それをトンファーで簡単にはじき飛ばして、雲雀は彼のその手入れの様子を見た。
退屈、なのである。ベルフェゴールを咬み殺すのも良いと思うのだけれど、ここではそれも中々難しい。理由は簡単で、ここにはボンゴレ本部だからである。やろうと思った途端に守護者とか暗殺部隊幹部とかが止めに入ってくるから。以前これ実行してみて、そうなると満足に体も動かせないのだと知って、以来雲雀は本部に人間が揃っているときには戦闘を行うことは控えている。もちろんやるときはやるが。
これは当然ながらベルフェゴールも同様である。
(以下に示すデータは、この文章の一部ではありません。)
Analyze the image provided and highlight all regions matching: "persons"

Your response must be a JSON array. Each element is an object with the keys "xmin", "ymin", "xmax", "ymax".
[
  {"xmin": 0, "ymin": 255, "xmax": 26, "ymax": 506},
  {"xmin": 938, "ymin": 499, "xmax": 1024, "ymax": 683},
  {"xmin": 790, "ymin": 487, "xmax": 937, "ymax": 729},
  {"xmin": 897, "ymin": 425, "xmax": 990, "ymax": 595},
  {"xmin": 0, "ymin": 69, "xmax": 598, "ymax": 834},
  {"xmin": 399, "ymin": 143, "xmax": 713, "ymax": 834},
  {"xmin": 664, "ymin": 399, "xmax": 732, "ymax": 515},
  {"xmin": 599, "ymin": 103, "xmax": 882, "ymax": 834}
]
彼も、だからこそこうやってナイフの手入れをしているのだろう。
そんな状態で二人、やることと言えば会話くらいしかない。
「で、理由は?」
「くどいんじゃね?王子は王子だから、それだけで理由は充分なんだよ」
「僕に納得できるように説明して」
「王子って言う理由じゃダメなわけ?」
「当然」
何を当たり前のことを。
呆れながらも答えを促すように視線を向けていると、彼は少しだけ間をおいてから口を開いた。
「んじゃ、王子の目は王子の目だから、視線を合わせると大変なことが起こるって事で」
「って事、ていう時点で既に本当の事じゃないよね」
「良いんだよ。こんなのそのくらいの理由で充分だろ」
「まぁ、否定はしないけど」
でも、本当にどうしてあんなに伸ばしちゃったんだ…?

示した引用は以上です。